CLI tool that generates labeled image datasets from plain-English descriptions using Claude AI.
Fetches and deduplicates images from multiple sources (DuckDuckGo, Wikimedia, iNaturalist, Openverse)
Interactive image review and validation, then fine-tune image classifiers with automatic learning rate detection

- [GitHub](https://github.com/catherinepereira/prompt2dataset)
- [PyPI](https://pypi.org/project/prompt2dataset/)

**Tech:** Computer Vision, LLMs, Python, PyTorch

### cli-cards

Renders the terminal-style usage cards shown across this site. Works as a CLI, an npm library, and a browser-based card editor.
Describe each card (title, colors, command lines) in a config file and it screenshots a styled terminal window to PNG using headless Chrome
The web editor builds a card with a live preview and downloads the PNG, reusing the same renderer as the CLI

- [Card Editor](https://cli-cards.vercel.app)
- [npm](https://www.npmjs.com/package/cli-cards)
- [GitHub (CLI)](https://github.com/catherinepereira/cli-cards)
- [GitHub (Editor)](https://github.com/catherinepereira/cli-cards-web)

**Tech:** TypeScript, React, Vite

### airship.top

A website I hosted to track live player count statistics for the multiplayer game platform Airship using GCP Cloud Run, Cloud Scheduler, Firebase Hosting, and Neon.

- [GitHub](https://github.com/catherinepereira/airship-top)

**Tech:** Google Cloud Platform, Nest.js, React, TypeScript, Docker, Postgres, Prisma

### Airship
*Easy Games (2025 - 2026)*

Worked on platform micro services, fully designing and implementing features across our stack from the database structure (Postgres, Prisma), to API design (NestJS, REST), and our user interfaces (TypeScript, React, Svelte).
Designed and built the Airship Developer Fund with fund distribution auditing, earnings breakdown, and payout tooling
Built a playtime tracking data pipeline using PubSub and BigQuery with Terraform-provisioned infrastructure
Built admin tooling for payouts and added user payout information forms and validation with Tipalti
Added multi-provider account linking with Firebase (Google, Apple, Steam) and automatic Steam friends detection and cross-platform friend request functionality using Steamworks API
Designed and built platform moderation tools and dashboards for internal moderation with auditing, along with game-scoped moderation tools for developers with a full permission system
Built a content moderation pipeline using GCP's moderation API, including confidence level and threshold tuning implemented across all visible text inputs
Added player count metrics using Prometheus with live display in Grafana
Added user-facing dashboards and webpages for features such as live queue times, organization member and data management, and account management

- [Project Link](https://airship.gg)

**Tech:** Google Cloud Platform, Nest.js, Postgres, React, TypeScript, Agones, BigQuery, BunnyCDN, CockroachDB, Docker, Firebase, Grafana, JWT, Kubernetes, Prisma, Prometheus, PubSub, Redis, Sentry, Steamworks, Svelte, Terraform

### dinnote

Package building off my existing work with the dinscribe package to add speech diarization into my audio pre-preprocessing pipeline.
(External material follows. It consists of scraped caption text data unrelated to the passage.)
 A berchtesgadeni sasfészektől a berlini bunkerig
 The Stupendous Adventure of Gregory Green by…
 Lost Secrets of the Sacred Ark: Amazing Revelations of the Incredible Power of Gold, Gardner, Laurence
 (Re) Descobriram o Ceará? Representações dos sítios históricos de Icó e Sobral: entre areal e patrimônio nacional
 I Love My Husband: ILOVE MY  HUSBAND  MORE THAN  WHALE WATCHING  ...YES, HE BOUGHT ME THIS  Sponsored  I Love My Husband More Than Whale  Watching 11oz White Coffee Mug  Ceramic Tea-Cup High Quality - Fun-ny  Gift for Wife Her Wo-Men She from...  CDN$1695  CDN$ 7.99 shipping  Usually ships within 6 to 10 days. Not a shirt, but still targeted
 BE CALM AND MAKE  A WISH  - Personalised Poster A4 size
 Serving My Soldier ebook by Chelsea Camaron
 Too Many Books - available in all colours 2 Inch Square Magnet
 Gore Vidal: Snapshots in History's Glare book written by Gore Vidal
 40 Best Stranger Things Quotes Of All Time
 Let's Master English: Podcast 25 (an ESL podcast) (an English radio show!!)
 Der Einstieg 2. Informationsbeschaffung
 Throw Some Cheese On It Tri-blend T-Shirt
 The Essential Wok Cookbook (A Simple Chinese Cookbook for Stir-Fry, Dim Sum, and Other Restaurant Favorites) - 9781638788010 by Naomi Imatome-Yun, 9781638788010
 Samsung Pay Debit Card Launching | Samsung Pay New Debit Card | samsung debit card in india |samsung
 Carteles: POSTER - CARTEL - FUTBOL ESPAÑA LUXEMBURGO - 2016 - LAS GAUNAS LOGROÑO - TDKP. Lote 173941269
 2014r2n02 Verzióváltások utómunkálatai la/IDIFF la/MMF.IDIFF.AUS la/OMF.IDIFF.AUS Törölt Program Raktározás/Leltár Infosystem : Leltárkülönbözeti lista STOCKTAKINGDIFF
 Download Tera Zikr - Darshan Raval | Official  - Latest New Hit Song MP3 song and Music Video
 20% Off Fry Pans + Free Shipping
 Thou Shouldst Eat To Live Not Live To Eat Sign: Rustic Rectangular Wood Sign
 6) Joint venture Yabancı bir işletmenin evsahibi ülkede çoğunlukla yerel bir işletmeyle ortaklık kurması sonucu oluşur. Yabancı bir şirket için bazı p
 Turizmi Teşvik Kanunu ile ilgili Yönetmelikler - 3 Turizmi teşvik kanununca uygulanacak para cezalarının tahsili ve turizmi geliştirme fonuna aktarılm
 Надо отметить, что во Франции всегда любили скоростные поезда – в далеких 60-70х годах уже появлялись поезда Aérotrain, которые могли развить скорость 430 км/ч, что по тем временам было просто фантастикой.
- [GitHub](https://github.com/catherinepereira/dinnote)
- [PyPI](https://pypi.org/project/dinnote/)

**Tech:** Audio ML, Python

### dinscribe

Package streamlining multiple steps of applying audio pre-processing libraries to clean noisy audio and detect speech.
Designed to optimize speed and accuracy of OpenAI's Whisper transcription model.

- [GitHub](https://github.com/catherinepereira/dinscribe)
- [PyPI](https://pypi.org/project/dinscribe/)

**Tech:** Audio ML, Python

### doctape

CLI tool that converts large PDFs to Markdown by chopping them into page windows, running each through docling, and reassembling the result.
Per-window processing keeps memory bounded and makes long jobs resumable after an interruption
Optional EasyOCR pass for scanned pages and stylized cover art

- [GitHub](https://github.com/catherinepereira/doctape)
- [PyPI](https://pypi.org/project/doctape/)

**Tech:** Python

### F1 Pit Wall

Website hosting transcriptions of all driver radio communications from the 2025 F1 season.
Transcriptions were processed from raw driver radio audio using a custom audio processing pipeline, Whisper model prompting, and post-transcription refinement using LLMs.

- [Project Link](https://f1pitwall.vercel.app)
- [GitHub (Full Dataset)](https://github.com/catherinepereira/f1-2025-radio-transcriptions)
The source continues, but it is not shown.